--- Dataset content Enclosed Below ---

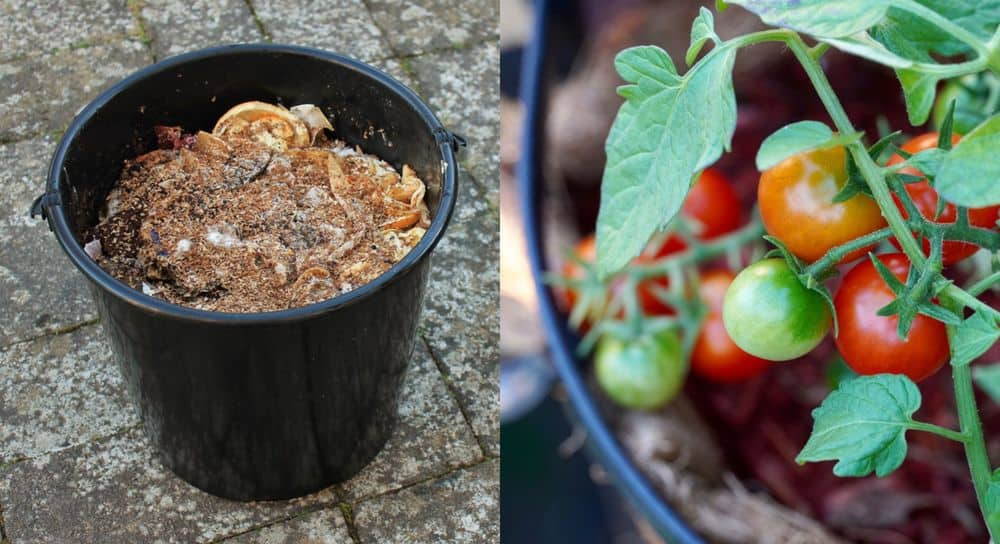 19 Easy Homemade Fertilizer Recipes That Your Plants Will Absolutely Love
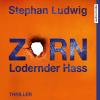 Hörbuch Cover: Zorn 7 - Lodernder Hass (Download)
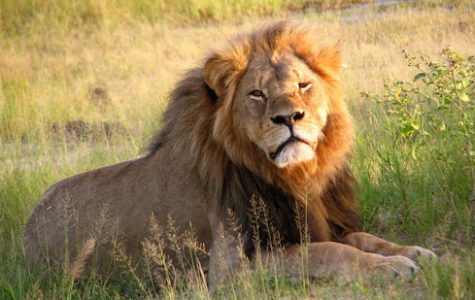 Walter Palmer Won't Be Charged For Cecil the Lion's Death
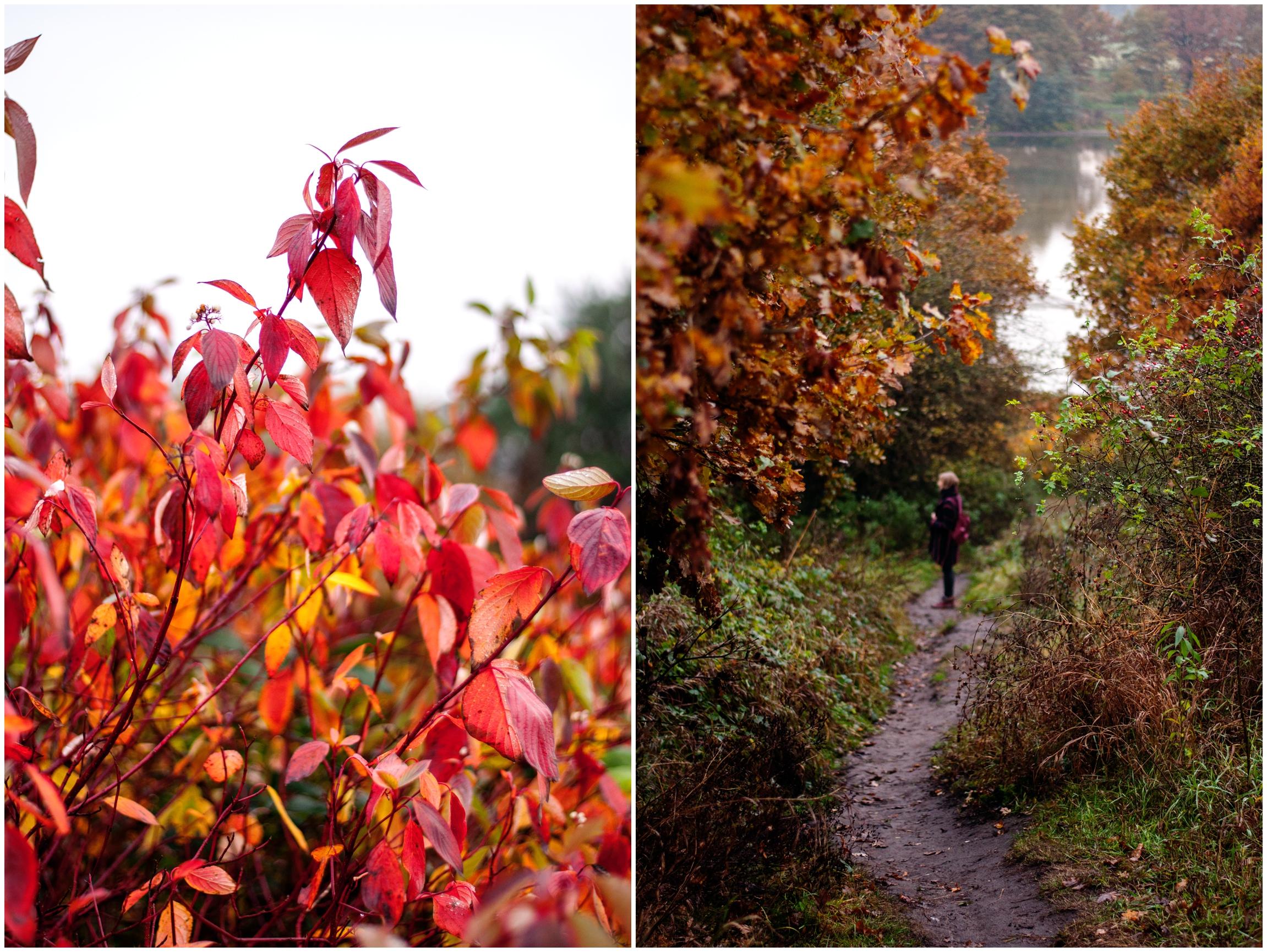 Herbstspaziergang Blätter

--- End of Enclosed Dataset content ---

**Task to complete:** Copy all the material exactly; omit images.

**Expected answer:**
 19 Easy Homemade Fertilizer Recipes That Your Plants Will Absolutely Love
 Hörbuch Cover: Zorn 7 - Lodernder Hass (Download)
 Walter Palmer Won't Be Charged For Cecil the Lion's Death
 Herbstspaziergang Blätter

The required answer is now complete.